PR cannot be confidently routed.
route.required_agents = ["Leo"]
pipeline posts Leo verdict.
route_kind = fallback is audited.

Validation And Test Matrix

Commands:

python3 -m pytest tests/test_evaluate_agent_routing.py tests/test_eval_parse.py
python3 -m ruff check lib/evaluate.py lib/llm.py lib/config.py tests/test_evaluate_agent_routing.py
git diff --check

Test cases:

  • flag-off old behavior smoke
  • flag-on single reviewer approve
  • flag-on single reviewer request changes
  • flag-on two reviewer approve
  • flag-on two reviewer one reject
  • missing verdict
  • transport failure
  • Leo required route
  • Leo not required route
  • batch disabled or route-aware under flag

CI/CD, Release, And Pre-Push Gate Contract

Before PR:

  • Focused tests pass.
  • Old behavior remains behind flag false.
  • No production default flips to true.

Before staging:

  • Operator can enable flag in staging env.
  • Sandbox repo target is configured.

Before production:

  • Staging proof artifact exists.
  • Rollback command is known.

Independent CLI Audit Contract

Reviewer commands:

git diff -- lib/evaluate.py lib/llm.py lib/config.py tests/test_evaluate_agent_routing.py
python3 -m pytest tests/test_evaluate_agent_routing.py

Reviewer checks:

  • No deprecated scripts revived.
  • No secrets introduced.
  • Feature flag false preserves old path.
  • Feature flag true bypasses default Leo second-review.
  • Cross-domain aggregate requires all required reviewers to approve.

Outside-The-Box Fix Paths

If compatibility fields become confusing:

  • Add a narrow DB migration for route_json and agent_verdicts_json.
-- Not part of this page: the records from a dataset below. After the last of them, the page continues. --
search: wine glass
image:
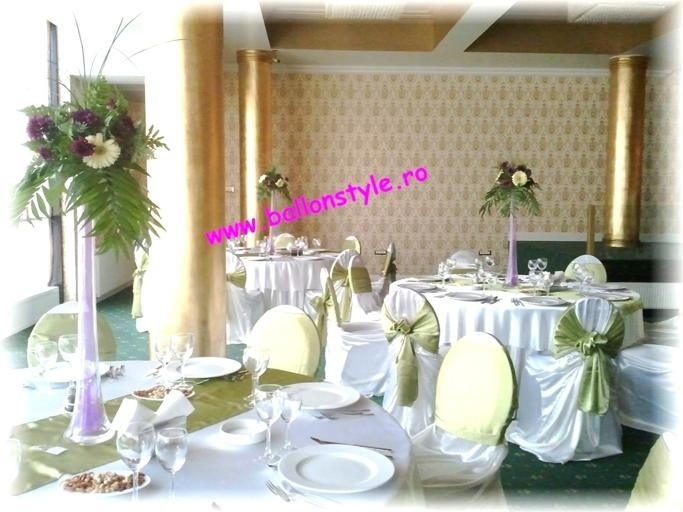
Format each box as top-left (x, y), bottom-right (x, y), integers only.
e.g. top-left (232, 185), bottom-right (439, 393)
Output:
top-left (156, 428), bottom-right (186, 493)
top-left (149, 333), bottom-right (194, 384)
top-left (242, 346), bottom-right (270, 408)
top-left (226, 231), bottom-right (321, 255)
top-left (253, 384), bottom-right (281, 467)
top-left (31, 333), bottom-right (79, 392)
top-left (280, 387), bottom-right (303, 452)
top-left (435, 255), bottom-right (590, 306)
top-left (116, 422), bottom-right (155, 498)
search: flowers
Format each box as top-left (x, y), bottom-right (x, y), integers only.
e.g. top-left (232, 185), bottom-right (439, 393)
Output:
top-left (6, 12), bottom-right (173, 261)
top-left (252, 162), bottom-right (297, 206)
top-left (477, 159), bottom-right (545, 221)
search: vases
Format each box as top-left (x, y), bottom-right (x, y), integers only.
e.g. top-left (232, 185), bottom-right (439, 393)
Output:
top-left (264, 189), bottom-right (277, 254)
top-left (503, 193), bottom-right (521, 287)
top-left (63, 205), bottom-right (119, 448)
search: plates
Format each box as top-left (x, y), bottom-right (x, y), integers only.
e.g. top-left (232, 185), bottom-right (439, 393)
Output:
top-left (239, 255), bottom-right (325, 262)
top-left (277, 443), bottom-right (395, 496)
top-left (406, 273), bottom-right (447, 283)
top-left (396, 283), bottom-right (435, 293)
top-left (280, 382), bottom-right (360, 409)
top-left (57, 470), bottom-right (150, 495)
top-left (582, 293), bottom-right (631, 302)
top-left (593, 283), bottom-right (626, 291)
top-left (132, 390), bottom-right (195, 401)
top-left (26, 360), bottom-right (112, 382)
top-left (175, 356), bottom-right (240, 378)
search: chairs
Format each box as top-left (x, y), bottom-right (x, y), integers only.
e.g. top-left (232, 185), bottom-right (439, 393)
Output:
top-left (5, 230), bottom-right (678, 508)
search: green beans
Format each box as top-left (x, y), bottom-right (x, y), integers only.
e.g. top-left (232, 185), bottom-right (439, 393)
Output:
top-left (64, 472), bottom-right (145, 493)
top-left (134, 386), bottom-right (189, 398)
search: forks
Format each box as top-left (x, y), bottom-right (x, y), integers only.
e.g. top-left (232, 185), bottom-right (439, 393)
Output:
top-left (264, 478), bottom-right (286, 496)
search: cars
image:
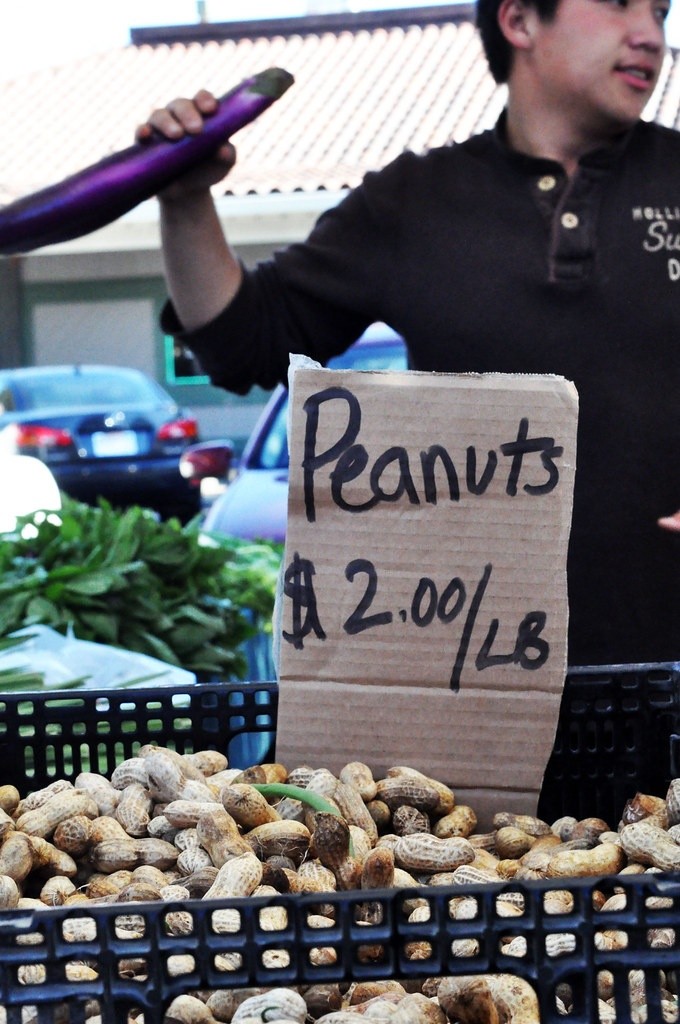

If batch eval blocks safe integration:

  • Disable batch eval under Phase 1b flag for one release.

If LLM review prompts get too large:

  • Load only identity plus beliefs first, then add reasoning/skills later.

Maintenance Capture

Beneficial now:

  • Isolate Phase 1b logic into helpers instead of expanding evaluate_pr deeply.
  • Keep rollback path explicit.

Avoid now:

  • Full eval architecture rewrite.
  • Dashboard redesign.
  • Broad DB migration unless tests require it.

Parallelization And Fanout

Classification: local_owner.

Do not fan out before the router contract lands. Eval integration depends tightly on route result semantics.

Worker-ready prompt:

wire phase 1b routing into teleo-infrastructure eval behind PHASE1B_AGENT_ROUTING_ENABLED. own lib/evaluate.py, lib/llm.py, lib/config.py, and mocked eval tests. run required agents from the route result, aggregate verdicts, preserve old behavior when the flag is false, and do not revive deprecated scripts.

Acceptance Criteria

  • Flag false path remains available.
  • Flag true path runs required agents only.
  • One or two verdicts aggregate correctly.
  • Existing merge or feedback path is preserved.
  • Focused mocked tests pass.

Readiness And Claim Boundaries

Allowed claim:

  • "Phase 1b eval integration is locally tested behind a feature flag."

Forbidden claim:

  • "Phase 1b is live."

Spec Quality Self-Audit

All required execution-grade headings are present. This spec intentionally defers exact production commands to the staging/proof child spec because they depend on VPS truth.

Assistant-Added Caveats

The compatibility use of domain_verdict and leo_verdict is a pragmatic Phase 1b bridge. A cleaner route schema may be worth adding after staging proof, but a premature migration would widen the blast radius.